Rassistischer Brandanschlag: Ein Fremdenfeind im Idyll

Das Landgericht Lübeck hat einen Nachbarn wegen des Anschlages in Escheburg zu zwei Jahren Haft auf Bewährung verurteilt – mit deutlichen Worten.

Für den Verurteilten eine Idylle, aber nur ohne Flüchtlinge: Siedlung in Escheburg bei Hamburg Bild: dpa

LÜBECK taz | Kim-Alexander M. gab sich vor dem Lübecker Landgericht betont reumütig. „Ich kann mich für meine Tat nur entschuldigen, ich bekennen mich und schäme mich“, sagte M. und bat um eine „milde Strafe“. Der 39-jährige Finanzbeamte hatte schon zu Auftakt des Prozesses gestanden, einen Brandsatz in eine Flüchtlingsunterkunft in Escheburg geworfen zu haben – einen Tag bevor Geflüchtete dort einziehen sollten.

Die Lübecker Richter sind der Bitte des Finanzbeamten nicht nachgekommen. Die Kammer verurteile den Beschuldigten am Montag zu einer Bewährungsstrafe von zwei Jahren. „Es war eine gemeingefährliche Straftat und eine fremdenfeindliche Tat“, sagte Richterin Helga von Lokowicz. Wird das Urteil rechtskräftig, verliert M. seinen Beamtenstatus.

Am 9. Februar hatte M. in das benachbarte Doppelhaus durch ein kaputtes Fenster erst Pinselreiniger gegossen und dann den Kanister mit der Flüssigkeit hineingeworfen und mit Streichhölzern angezündet. Das Geständnis war nicht überraschend: DNA-Spuren hatten die Ermittler auf seine Spur gebracht.

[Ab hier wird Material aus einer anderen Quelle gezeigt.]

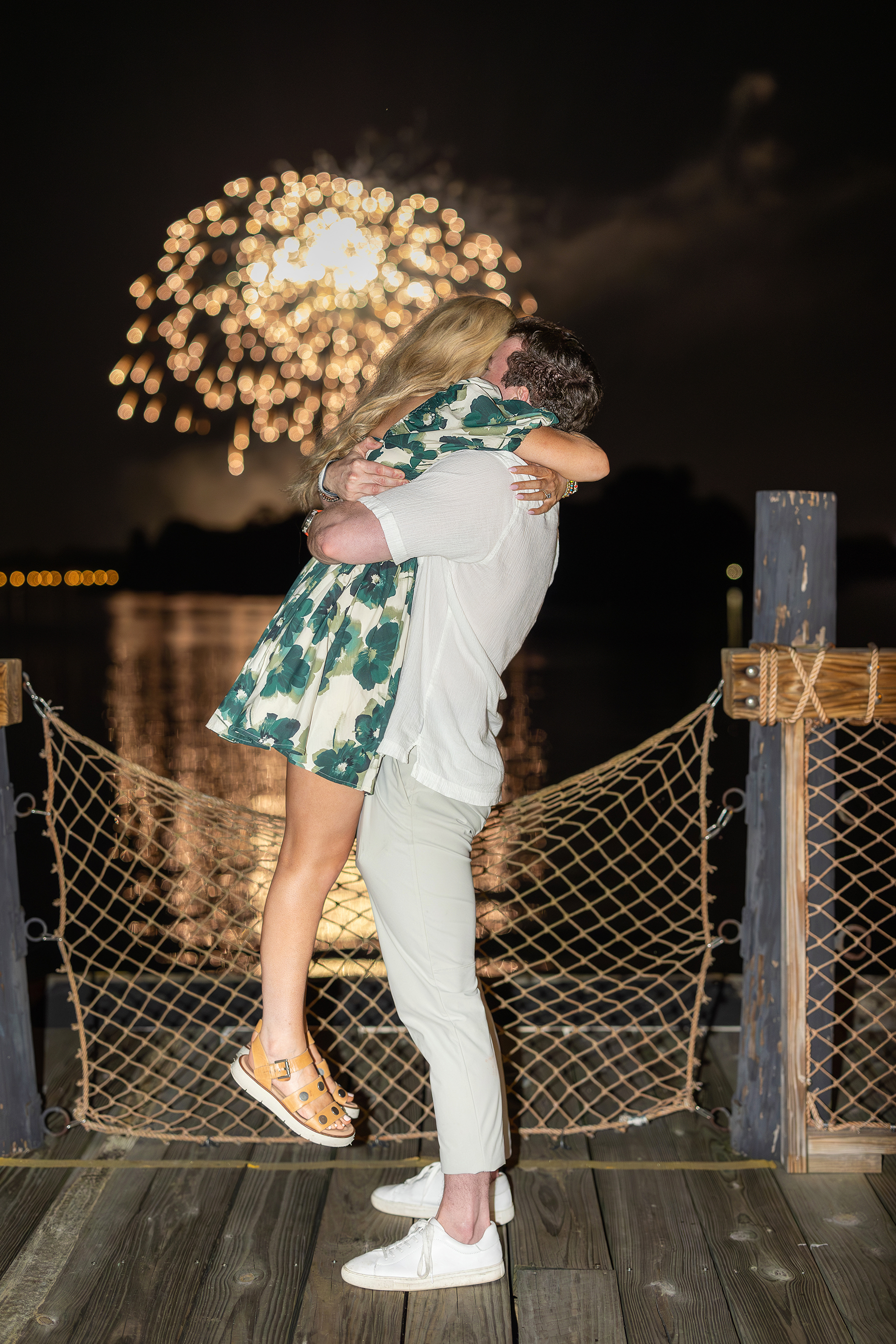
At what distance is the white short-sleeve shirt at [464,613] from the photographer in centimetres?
171

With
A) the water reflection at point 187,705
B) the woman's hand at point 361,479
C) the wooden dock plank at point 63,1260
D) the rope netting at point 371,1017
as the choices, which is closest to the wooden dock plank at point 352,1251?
the rope netting at point 371,1017

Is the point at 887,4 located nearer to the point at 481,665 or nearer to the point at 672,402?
the point at 672,402

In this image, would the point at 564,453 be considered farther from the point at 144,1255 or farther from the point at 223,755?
the point at 223,755

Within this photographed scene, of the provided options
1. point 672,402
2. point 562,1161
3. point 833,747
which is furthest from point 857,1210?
point 672,402

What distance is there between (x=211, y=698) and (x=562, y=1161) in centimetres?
1074

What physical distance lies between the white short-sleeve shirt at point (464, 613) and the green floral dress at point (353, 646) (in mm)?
31

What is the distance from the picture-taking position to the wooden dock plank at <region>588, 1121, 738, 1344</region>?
181 centimetres

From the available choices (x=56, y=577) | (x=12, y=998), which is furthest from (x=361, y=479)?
(x=56, y=577)

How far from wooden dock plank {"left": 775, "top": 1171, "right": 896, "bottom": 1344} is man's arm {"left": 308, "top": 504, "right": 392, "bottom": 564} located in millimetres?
1544

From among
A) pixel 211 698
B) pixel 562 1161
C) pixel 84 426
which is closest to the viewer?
pixel 562 1161

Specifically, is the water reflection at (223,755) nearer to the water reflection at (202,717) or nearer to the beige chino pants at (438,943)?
the water reflection at (202,717)

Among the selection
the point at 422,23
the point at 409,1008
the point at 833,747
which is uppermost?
the point at 422,23

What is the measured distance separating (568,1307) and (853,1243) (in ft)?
1.96

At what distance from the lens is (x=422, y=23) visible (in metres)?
21.0
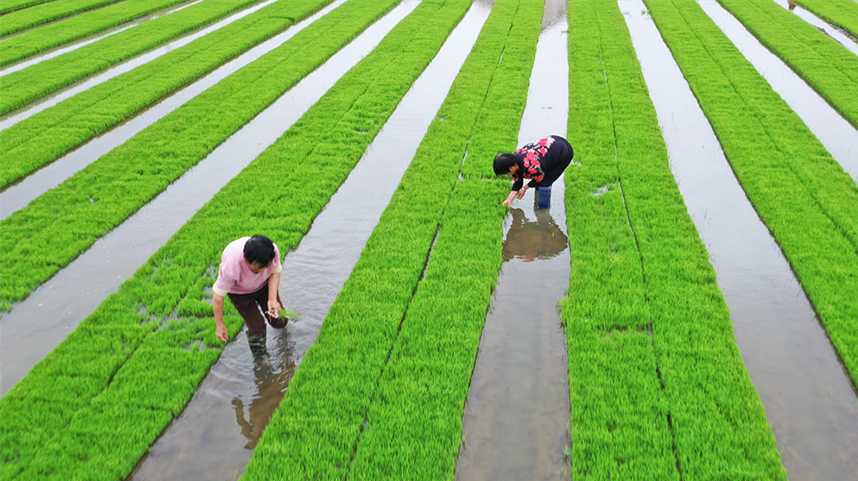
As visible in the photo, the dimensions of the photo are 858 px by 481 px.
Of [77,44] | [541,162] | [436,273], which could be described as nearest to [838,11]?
[541,162]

Bei seiner Einlassung vor Gericht sagte Familienvater M.: „Ich habe meine eigenen Werte als Beamter und Christ mit Füßen getreten.“ Die ganze Nachbarschaft wäre allerdings auch verärgert gewesen, dass das Amt Hohe Elbgeest über „ihre Köpfe“ hinweg sechs junge Männer in die Siedlung setzen wollte. Er wäre in Angst und Sorgen um die Frauen und Kinder gewesen.

Anwohner beschweren sich

Wenige Stunden vor dem Anschlag hatten über zehn Anwohner die Amtsverwaltung aufgesucht, um lautstark gegen die Unterbringung der Flüchtlinge zu protestieren. „Wir sind da total aufgelaufen“, beschwerte sich eine Zeugin, die gleich sagte, dass sie überlegt habe, die Unterkunft mit Wasser unbenutzbar zu machen. Zu der Gruppe gehörte auch M., der gleich angedeutet haben soll, das am Abend etwas passiere.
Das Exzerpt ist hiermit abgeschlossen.